I can't tell you how much easier this program makes designing in CorelDRAW... I have Funtime too and it's great but I find myself going to CorelDRAW alot as I know it pretty well...

So you can see in the image it was just a bunch of very simple lines and then I stoned each line with rStone... So, so simple and the result... I LOVE IT! I had to share it!

The design took about an hour as I was playing with rStone in between everything and kinda had to hack my way through setting up a custom stone library as I wanted my stones to be 3.3mm for 10ss stones but the program default is 2.9 and you can't change the default library attributes...

There's definitely things I would change and add but it's a pretty nifty program... One thing I really like with CorelDRAW when you do a stone and blend on a path... You change the path and the stones follow... with rStone it's easier to apply the stones to the path but then if you need to edit the path the stones don't follow along... Or if they do I don't know how to check that setting because mine don't... Minor annoyance but I wish it worked that way...

You can download the eps file here and the CorelDRAW X3 file here.


Anyhow I just thought I would share my initial results... 

Kevin


----------



## DivineBling (Sep 14, 2010)

I love it, Kevin! Very clean and a great design!


----------



## veedub3 (Mar 29, 2007)

How nice!!


----------



## JRNEL (Apr 3, 2008)

looks great


----------



## Jeff Harrison (Oct 23, 2009)

katruax said:


> So you can see in the image it was just a bunch of very simple lines and then I stoned each line with rStone... So, so simple and the result... I LOVE IT! I had to share it!

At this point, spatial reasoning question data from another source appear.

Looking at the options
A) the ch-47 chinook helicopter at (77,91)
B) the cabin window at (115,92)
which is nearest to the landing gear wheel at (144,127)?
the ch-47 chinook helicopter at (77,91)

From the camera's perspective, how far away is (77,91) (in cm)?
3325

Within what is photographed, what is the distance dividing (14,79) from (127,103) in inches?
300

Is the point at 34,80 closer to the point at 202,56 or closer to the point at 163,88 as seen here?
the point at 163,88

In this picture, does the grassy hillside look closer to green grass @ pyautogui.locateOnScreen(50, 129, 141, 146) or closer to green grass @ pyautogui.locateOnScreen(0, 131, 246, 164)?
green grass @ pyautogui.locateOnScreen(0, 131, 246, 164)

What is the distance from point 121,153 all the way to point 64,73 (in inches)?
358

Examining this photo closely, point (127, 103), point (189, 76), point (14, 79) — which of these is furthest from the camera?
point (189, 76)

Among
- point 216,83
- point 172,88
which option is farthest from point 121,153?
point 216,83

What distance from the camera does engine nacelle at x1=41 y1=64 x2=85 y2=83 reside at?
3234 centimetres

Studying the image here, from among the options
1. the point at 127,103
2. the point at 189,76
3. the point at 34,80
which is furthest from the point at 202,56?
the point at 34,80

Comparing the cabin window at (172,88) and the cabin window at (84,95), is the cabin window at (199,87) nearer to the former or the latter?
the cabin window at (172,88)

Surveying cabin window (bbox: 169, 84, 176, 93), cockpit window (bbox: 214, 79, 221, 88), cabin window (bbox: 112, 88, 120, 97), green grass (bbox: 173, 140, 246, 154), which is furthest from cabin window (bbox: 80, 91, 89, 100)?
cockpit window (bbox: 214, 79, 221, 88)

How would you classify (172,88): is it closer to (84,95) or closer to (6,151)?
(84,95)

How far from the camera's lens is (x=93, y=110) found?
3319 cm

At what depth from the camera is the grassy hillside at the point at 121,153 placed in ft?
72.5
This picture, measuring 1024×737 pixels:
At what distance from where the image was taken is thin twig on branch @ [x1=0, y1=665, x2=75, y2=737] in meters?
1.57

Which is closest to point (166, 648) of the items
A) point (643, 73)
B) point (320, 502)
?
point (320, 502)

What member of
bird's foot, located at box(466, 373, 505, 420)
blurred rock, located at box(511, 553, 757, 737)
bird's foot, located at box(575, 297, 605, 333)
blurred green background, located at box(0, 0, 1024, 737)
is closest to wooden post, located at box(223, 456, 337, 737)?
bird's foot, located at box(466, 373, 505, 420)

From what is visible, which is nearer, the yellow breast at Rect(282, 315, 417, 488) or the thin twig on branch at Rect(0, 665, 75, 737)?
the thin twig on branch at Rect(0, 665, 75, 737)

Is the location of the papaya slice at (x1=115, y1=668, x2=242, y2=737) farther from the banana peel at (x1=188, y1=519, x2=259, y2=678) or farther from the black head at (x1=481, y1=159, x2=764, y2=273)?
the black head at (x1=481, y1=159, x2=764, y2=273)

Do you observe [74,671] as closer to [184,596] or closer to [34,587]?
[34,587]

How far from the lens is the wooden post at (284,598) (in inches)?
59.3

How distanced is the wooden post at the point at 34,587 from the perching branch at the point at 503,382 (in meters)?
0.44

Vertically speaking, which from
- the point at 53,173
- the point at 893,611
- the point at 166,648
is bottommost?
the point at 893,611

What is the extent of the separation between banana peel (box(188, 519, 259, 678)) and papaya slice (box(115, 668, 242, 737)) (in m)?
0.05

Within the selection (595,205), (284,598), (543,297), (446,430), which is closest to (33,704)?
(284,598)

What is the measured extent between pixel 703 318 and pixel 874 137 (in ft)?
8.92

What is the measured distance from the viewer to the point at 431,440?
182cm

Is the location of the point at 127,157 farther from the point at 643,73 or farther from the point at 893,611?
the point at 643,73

tip: you may apply stones to many independent curves at once...


----------



## katruax (Sep 30, 2010)

Yes Jeff... Awesome feature... You can select all the lines at once and BAM! Stones baby! Very sweet... Now if all those stones it adds could just be placed as blends on a path instead of individual stones... Man we would have it MADE!!!

Here's a great example of how rStones lets us down just a bit without this blend option...

CoreDRAW Rhinestone Criss Cross - YouTube

If I sound hard on rStones I don't mean to be... There are some things I wish it did and in talking with Pavel he says some of the things simply aren't possible so I understand that as well.

Kevin


----------



## Jeff Harrison (Oct 23, 2009)

katruax said:


> Yes Jeff... Awesome feature... You can select all the lines at once and BAM! Stones baby! Very sweet... Now if all those stones it adds could just be placed as blends on a path instead of individual stones... Man we would have it MADE!!!


Yeah... that's entirely different technology for that to work. ;-)


----------